Friday, August 24, 2007

Looking out for Hurricane Dean


33,000 ft. Somewhere above Mississippi.

Looking down at earth it looks like someone has scattered thousands of small fluffy clusters of cotton-wool from the heavens above and they are now floating a few thousand feet above ground, somehow suspended, not heavy enough to float down to earth, not light enough to rise to the stratosphere and disappear. Below this layer of tiny cloud clusters lazes a quilt of different shades of green and brown. Rectangular, circled, squared and snaky patterns cover the quilt in their magnitude. For quite some time our airplane flies alongside the large brown monster, the Mississippi River, as it coils and snake across the landscape. Barges and sandbanks clearly visible, even from 10 kilometers into the sky.

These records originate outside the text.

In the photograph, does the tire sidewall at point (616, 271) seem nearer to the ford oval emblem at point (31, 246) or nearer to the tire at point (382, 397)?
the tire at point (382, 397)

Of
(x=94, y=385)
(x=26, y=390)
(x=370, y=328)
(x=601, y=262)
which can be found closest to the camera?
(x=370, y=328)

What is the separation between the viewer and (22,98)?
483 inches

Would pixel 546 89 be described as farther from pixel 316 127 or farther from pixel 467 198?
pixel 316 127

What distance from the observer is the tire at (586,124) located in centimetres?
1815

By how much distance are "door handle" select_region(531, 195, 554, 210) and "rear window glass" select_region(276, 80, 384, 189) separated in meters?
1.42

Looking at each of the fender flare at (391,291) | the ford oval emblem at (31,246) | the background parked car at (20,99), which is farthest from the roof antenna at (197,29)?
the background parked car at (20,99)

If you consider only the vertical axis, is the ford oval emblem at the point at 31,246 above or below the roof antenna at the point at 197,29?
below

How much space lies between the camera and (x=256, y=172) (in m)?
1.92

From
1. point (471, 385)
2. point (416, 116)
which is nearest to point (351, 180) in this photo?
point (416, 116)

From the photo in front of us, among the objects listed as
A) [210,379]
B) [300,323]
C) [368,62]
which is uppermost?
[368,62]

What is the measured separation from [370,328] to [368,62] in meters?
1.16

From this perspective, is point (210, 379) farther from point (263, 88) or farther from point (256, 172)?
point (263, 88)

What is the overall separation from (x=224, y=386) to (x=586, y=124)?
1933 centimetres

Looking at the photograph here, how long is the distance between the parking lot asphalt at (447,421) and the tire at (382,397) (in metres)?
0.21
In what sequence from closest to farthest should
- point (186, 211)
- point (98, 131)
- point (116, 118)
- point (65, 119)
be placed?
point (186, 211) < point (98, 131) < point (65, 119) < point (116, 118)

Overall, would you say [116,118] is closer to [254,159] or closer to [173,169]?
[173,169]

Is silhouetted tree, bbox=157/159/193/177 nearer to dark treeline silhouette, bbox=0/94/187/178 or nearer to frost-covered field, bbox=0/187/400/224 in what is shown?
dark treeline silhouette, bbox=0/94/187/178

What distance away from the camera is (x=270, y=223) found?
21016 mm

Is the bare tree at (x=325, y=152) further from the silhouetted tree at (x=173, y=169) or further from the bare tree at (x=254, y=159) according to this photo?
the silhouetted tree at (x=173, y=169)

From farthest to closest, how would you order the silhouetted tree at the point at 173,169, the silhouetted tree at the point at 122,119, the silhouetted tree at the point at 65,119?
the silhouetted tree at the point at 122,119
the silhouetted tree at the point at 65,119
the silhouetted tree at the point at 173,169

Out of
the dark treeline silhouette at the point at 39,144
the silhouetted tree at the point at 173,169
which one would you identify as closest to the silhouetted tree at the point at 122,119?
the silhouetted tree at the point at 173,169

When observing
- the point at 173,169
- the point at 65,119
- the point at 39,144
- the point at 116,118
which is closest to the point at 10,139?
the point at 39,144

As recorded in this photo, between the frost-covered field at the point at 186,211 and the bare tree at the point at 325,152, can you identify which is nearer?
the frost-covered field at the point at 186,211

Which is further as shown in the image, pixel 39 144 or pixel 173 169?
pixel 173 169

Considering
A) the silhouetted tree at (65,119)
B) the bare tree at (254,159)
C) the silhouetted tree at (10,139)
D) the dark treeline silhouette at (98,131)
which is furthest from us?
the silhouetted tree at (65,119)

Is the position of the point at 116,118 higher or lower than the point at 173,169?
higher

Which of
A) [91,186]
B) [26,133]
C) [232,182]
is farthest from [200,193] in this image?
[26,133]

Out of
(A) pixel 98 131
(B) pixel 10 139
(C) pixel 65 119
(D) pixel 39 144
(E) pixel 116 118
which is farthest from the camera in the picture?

It was a week of will it or won’t it. And if it does, should I or shouldn’t I. In the end absolute nothing happened where I was in Monterrey, Mexico. I am talking of course of hurricane Dean. In the end the hurricane kept to a southern route because of a high pressure system over southern USA, which kept the southeastern states frying and temperatures near the 100 degrees Fahrenheit. But it could have swung northwest and it did a little after it made a second landfall in Mexico. Our worry at the factory was that it would hit the Sierra Madre Occidental mountain range, which surrounds Monterrey, and then drop a lot of rain. Even a regular summer thunderstorm turns some Monterrey streets into rivers. The remnants of a hurricane are cause for concern because of the possibility of major a flood. But, as I said, in the end we only had a little bit of wind and a few drops of rain while I was there. Thankfully!


And it’s good to head home again to familiar faces, familiar places and a tiny bit of continuous rest. Not that I be spared a few hours of weekend work! But that will have to wait until late Sunday.